→ OBJETIVO A
Indique se cada afirmação a seguir está de acordo com o texto sobre a chacina de Suzano, respondendo sim ou não e citando entre aspas as palavras do texto que decidem cada caso: (i) o atirador tinha 17 anos; (ii) a chacina ocorreu em uma escola municipal; (iii) Marielle Franco era originária da Rocinha.
→ OBJETIVO B
Escreva a parte seguinte do texto sobre a chacina de Suzano, dando continuidade a ele logo após a última frase apresentada.

→ TEXTO DE ORIGEM
◆ ◆ ◆ ◆ ◆ ◆ ◆

Com a chacina na quarta (14) de oito pessoas seguida do suicídio dos dois agressores na Escola Estadual Raul Brasil, em Suzano, a burguesia se apressa em usar a comoção popular como pretexto para retirar direitos da população. O governador almofadinha João Doria Jr. (PSDB) já fala em alocar policiais militares em cada uma das escolas da rede pública, o discurso pela militarização do ensino ganha novo fôlego, recrudesce a campanha pelo desarmamento com apoio da esquerda pequeno burguesa e o senador fascista Flávio Bolsonaro (PSL/RJ) já fala mesmo em redução da maioridade penal – já que o atirador tinha 17 anos.
Em que pese a gravidade dos fatos e a barbaridade das cenas veiculadas na televisão e na internet, cumpre denunciar, preliminarmente, que a maneira como a imprensa burguesa conduz a cobertura dos fatos tem um só objetivo: amplificar o terror, o medo, o desejo de vingança da população. Chacinas ocorrem diariamente em casas, lojas, bares e restaurantes diariamente nas comunidades de todas as grandes cidades brasileiras – a maioria executada por policiais, jagunços e milicianos, sem que sejam tratadas de modo a promover tal comoção. A exploração da ação de franco-atiradores na realidade é um recurso clássico para a difusão do medo dentro da cultura norte-americana, e é sintomático que em tempos de golpe imperialista tais casos voltem a ocorrer. Mas o medo nunca foi bom conselheiro. Os “remédios” propostos pelos golpistas tendem a agravar o problema.
Como praticamente todas as experiências de policiamento dito “comunitário” mostram – a exemplo das UPPs defendidas por Marcelo Freixo (Psol) , a presença ostensiva de policiais em qualquer comunidade provoca o aumento da violência a longo prazo. Agentes de repressão fomentam a repressão, e esta fomenta a violência. Verdadeiras lideranças dessas comunidades se opõem veementemente à política das UPPs, como era o caso da vereadora Marielle Franco, do próprio Psol, originária do Complexo da Maré, no Rio de Janeiro, cujo assassinato por policiais completa um ano agora. Com as escolas, não será diferente.
O policiamento ostensivo ou, pior ainda, a militarização do ensino proposta em diversos Estados – como no Distrito Federal – não tem outra finalidade que anular o potencial que as escolas têm de constituírem centros comunitários, onde estudantes, professores, servidores e pais se reúnem para se organizar e se mobilizar contra os arbítrios da burguesia. Tal vocação é natural, por assim dizer, devido à distribuição territorial e à permeabilidade dessas estruturas, além da tradicional combatividade do movimento estudantil e das categorias de professores e de servidores públicos.

◆ ◆ ◆ ◆ ◆ ◆ ◆

→ LINHAS
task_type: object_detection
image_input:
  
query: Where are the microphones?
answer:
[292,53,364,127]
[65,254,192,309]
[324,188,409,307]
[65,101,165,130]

◆ ◆ ◆ ◆ ◆ ◆ ◆

→ RESPOSTA A
(i) Sim: "já que o atirador tinha 17 anos".
(ii) Não: "na Escola Estadual Raul Brasil, em Suzano".
(iii) Não: "originária do Complexo da Maré, no Rio de Janeiro".

→ RESPOSTA B
Como já analisado diversas vezes neste diário, por influência externa, a discussão sobre o armamento no Brasil ocorre com sinais trocados. A esquerda parlamentar, fomentadora do debate, promoveu a campanha do desarmamento no governo Lula a partir de pressão de agentes imperialistas. Inicialmente tal política era evidentemente uma concessão num governo de conciliação de classes. Afinal, é a burguesia, com medo do proletariado, que sempre fomentou o desarmamento da população. O caráter pequeno-burguês de nossa esquerda porém, com medo da revolta do proletariado, levou-a tomar para si a causa à semelhança da política do Partido Democrata norte-americano. O proletariado sempre foi a favor do armamento, para ter o direito de organizar sua autodefesa contra as forças de repressão a serviço da burguesia.
A extrema-direita representada por Bolsonaro quer armar não a classe trabalhadora, mas sim os jagunços e milícias ligados às forças de repressão. Seu discurso armamentista é mera demagogia. É o que demonstra a inefetividade real das medidas até aqui levadas a cabo por Bolsonaro nesse sentido, como o decreto promulgado em janeiro, bem como o caráter restrito da “liberação da posse de armas” das propostas já apresentadas. Bolsonaro não quer armar a população, mas sim seus carrascos.
Nessa mesma linha, quanto mais amplos os setores passíveis de repressão, tanto melhor para a burguesia. Se o Estatuto da Criança e do Adolescente amplia os direitos dos adolescentes, porque não – num contexto de golpe – revogá-los? A redução da maioridade penal nada mais é que um movimento nesse sentido, visando a jogar no mercado de trabalho o quanto antes os adolescentes, privando-os de ter alimentação e educação garantidos pelo Estado. Acresce que aumenta-se o contingente de desalentados e desempregados no mercado, reduzindo o preço geral da mão-de-obra. Por fim, potencialmente, a já gigantesca população carcerária brasileira ganharia novo e significativo contingente – sobretudo a partir das políticas repressivas da ditadura que se aprofunda após o golpe.
Na realidade, a escalada da criminalidade e o suicídio nada mais são que uma consequência da brutal desigualdade social promovida pelo capitalismo, que empurra as pessoas para condições de vida sub-humanas, próprias da escravidão de classe promovida pela burguesia com a classe trabalhadora. Refugiadas em tugúrios sem saneamento, sem saúde pública, sem escola, distantes de seu local de trabalho, assassinadas pela polícia diariamente.
Qual a perspectiva de vida de nossa juventude trabalhadora quando é socialmente oprimida e instada a resolver seus problemas individualmente? Com o aprofundamento do golpe, a intensificação da repressão, a visão do futuro torna-se cada vez mais sombria.